The problem seems to be the actually sticky transfer, it basically discolors the shirt only were the transfer was!

And if you put a pad in the shirt it is worse???


----------



## BlingItOn (May 29, 2008)

Are you doing a hot or cold peel? Are you pressing with a Teflon cover on top of the design? I was having a similar problem with my dark cotton shirts but once I started using the Teflon sheet and peeling the transfer tape while it was still hot I no longer could see any discoloration where the transfer tape had been.


----------



## mfatty500 (Jan 18, 2010)

Have you tried a silicone sheet?


----------



## mskunzig (Aug 8, 2013)

Teflon not silicone? are they the same?


----------



## BML Builder (Jul 8, 2008)

mskunzig said:


> Teflon not silicone? are they the same?


No, Michael. Here is an example of a silicone sheet.
Large Rhinestone Cover Sheet Silicone Rhinestone Cover Sheet : Synergy 17


----------



## api (Nov 22, 2009)

I also noticed the discoloration, but I had no time to investigate it. 

Here is what I think: The discoloration happens because the sticky transfer material REMOVES some dye from the surface of the polyester Cool & Dry shirt. The color of the shirt in this area becomes lighter. At least in our case this is what happens. If I check the normally translucent transfer sheet AFTER it was removed (cold peel), I see that it carries the color of the shirt. 

The logical solution is to use a "low tack" transfer material. I didn't try this yet, it is just a theory, but it seems to be plausibile, and - if it is true - that is the reason why the pillows, the teflon sheets, the washing of the shirts won't help. Reducing the pressure can be a good step but it is risky because the stones need adequate pressure to "spread" the glue...
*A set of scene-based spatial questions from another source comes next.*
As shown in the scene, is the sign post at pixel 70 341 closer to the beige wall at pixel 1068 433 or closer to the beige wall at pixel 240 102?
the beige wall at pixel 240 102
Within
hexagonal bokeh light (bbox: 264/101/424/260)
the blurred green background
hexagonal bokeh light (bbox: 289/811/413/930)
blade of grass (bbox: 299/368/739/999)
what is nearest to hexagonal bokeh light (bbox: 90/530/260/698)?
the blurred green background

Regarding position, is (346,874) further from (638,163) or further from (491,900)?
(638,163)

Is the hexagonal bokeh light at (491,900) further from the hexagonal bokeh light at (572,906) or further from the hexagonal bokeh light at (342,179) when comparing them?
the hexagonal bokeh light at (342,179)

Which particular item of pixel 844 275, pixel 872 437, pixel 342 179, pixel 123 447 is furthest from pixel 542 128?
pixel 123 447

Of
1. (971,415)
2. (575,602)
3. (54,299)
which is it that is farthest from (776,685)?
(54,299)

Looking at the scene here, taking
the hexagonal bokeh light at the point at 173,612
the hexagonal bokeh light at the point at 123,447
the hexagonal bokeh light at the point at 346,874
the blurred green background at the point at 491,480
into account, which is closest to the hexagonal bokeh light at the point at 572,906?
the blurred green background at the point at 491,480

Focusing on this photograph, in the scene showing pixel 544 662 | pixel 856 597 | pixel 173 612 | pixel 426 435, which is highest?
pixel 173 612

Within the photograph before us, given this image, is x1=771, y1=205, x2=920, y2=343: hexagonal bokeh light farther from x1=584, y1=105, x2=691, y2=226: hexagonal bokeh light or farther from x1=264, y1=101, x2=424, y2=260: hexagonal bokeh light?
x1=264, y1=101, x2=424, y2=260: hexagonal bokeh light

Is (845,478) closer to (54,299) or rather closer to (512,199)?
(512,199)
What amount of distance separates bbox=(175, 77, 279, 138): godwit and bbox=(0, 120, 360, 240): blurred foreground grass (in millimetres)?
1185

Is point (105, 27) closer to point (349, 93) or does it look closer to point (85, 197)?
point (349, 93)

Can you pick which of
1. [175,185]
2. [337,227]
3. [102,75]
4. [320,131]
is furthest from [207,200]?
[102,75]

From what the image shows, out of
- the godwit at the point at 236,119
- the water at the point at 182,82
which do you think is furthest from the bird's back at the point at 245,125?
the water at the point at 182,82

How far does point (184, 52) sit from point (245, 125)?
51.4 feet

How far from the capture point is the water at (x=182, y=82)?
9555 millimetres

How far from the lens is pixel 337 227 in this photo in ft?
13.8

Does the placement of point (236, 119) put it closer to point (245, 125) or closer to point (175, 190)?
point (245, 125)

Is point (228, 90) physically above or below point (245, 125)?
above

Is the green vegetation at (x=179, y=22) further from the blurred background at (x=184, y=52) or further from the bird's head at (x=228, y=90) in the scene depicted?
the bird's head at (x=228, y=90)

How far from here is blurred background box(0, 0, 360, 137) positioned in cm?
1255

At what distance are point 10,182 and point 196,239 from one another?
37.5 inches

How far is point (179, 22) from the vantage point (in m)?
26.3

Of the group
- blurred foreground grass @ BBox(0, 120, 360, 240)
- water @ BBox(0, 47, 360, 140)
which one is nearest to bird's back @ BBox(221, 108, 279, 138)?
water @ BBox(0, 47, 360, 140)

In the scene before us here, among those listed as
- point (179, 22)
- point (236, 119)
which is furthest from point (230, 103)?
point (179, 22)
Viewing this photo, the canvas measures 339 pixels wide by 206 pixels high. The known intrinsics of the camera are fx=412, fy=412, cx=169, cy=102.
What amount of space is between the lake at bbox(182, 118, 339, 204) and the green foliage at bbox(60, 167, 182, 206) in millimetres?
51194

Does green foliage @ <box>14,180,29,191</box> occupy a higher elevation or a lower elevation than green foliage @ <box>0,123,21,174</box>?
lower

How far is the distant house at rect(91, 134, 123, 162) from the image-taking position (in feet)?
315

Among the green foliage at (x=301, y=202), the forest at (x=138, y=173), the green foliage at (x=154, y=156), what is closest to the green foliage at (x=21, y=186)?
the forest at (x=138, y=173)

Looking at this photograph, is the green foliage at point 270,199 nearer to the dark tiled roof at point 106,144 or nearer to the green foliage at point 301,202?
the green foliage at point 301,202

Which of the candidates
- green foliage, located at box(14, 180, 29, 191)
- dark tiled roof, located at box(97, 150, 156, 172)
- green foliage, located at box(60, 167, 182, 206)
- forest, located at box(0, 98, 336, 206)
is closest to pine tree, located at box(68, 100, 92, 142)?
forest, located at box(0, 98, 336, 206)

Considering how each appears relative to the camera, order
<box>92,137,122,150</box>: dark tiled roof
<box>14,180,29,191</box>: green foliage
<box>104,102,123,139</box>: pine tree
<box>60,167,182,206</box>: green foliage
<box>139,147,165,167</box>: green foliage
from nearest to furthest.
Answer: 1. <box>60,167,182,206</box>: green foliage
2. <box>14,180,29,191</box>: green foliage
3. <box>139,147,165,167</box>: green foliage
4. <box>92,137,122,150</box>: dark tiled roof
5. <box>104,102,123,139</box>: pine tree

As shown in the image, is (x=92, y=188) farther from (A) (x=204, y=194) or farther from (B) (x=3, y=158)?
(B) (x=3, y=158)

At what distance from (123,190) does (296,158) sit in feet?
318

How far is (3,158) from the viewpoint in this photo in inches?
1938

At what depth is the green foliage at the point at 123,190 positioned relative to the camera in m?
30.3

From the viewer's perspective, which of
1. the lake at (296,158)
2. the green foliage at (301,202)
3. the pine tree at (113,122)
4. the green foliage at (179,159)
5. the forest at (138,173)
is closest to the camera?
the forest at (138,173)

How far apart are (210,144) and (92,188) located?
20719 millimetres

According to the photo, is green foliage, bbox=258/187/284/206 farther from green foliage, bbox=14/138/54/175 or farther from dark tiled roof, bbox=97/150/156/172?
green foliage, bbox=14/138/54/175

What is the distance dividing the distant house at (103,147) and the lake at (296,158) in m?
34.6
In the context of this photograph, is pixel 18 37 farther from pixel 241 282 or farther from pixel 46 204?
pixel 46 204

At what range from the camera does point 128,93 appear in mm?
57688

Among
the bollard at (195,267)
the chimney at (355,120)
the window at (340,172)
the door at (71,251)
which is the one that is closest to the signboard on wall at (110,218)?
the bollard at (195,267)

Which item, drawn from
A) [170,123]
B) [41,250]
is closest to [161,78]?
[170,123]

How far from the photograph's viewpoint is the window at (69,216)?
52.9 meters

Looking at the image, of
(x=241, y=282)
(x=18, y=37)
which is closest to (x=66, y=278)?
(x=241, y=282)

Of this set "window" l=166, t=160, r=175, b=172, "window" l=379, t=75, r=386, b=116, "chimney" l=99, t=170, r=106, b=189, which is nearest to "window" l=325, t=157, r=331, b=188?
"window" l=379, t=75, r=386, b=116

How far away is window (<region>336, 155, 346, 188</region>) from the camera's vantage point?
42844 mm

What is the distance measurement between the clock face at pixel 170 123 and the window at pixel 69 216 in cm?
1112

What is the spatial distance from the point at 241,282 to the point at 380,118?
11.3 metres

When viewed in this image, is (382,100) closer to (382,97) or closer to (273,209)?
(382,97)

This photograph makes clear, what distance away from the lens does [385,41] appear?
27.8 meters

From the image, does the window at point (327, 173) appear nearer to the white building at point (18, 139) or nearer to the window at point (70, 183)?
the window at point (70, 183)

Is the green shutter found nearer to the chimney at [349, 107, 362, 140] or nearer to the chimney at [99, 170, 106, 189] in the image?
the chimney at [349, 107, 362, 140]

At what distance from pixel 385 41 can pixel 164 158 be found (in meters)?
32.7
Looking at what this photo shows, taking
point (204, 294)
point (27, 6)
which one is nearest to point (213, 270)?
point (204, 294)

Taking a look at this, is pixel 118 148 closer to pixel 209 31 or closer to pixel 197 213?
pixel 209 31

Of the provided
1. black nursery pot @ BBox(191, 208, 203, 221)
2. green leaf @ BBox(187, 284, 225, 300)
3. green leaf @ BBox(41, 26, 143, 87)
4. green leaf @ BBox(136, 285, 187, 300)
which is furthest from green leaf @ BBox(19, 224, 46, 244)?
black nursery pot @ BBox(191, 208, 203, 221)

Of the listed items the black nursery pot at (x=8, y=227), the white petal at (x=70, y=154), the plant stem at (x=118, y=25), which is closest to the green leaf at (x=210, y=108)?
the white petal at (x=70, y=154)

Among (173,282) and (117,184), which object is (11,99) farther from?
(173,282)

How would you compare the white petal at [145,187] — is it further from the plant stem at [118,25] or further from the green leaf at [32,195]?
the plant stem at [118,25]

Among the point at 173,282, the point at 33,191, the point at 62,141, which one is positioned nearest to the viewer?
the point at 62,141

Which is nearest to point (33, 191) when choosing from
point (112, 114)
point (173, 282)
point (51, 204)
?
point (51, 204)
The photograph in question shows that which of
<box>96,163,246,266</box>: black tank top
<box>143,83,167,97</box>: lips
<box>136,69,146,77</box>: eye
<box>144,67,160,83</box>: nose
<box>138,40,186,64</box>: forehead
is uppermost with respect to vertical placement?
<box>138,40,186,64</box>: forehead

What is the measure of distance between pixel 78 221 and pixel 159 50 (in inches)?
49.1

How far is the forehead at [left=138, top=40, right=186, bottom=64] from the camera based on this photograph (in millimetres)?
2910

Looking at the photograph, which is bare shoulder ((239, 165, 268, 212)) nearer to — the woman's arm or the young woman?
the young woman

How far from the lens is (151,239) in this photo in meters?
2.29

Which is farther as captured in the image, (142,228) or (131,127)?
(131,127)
Huh... We are in a wrong business. Hedge fund management? Anyone??


----------



## Jodiwill1 (Jan 11, 2013)

Cut as much of the excess as you can of the transfer use lower pressure. Peel warm and then go back with a teflon sheet and repress. I've had to do this with the black Hanes dri fits. It's a pain ,but this method works without leaving a mark. FYI I tried pillows, silicon, and teflon sheets. This is the only method that worked for me.


----------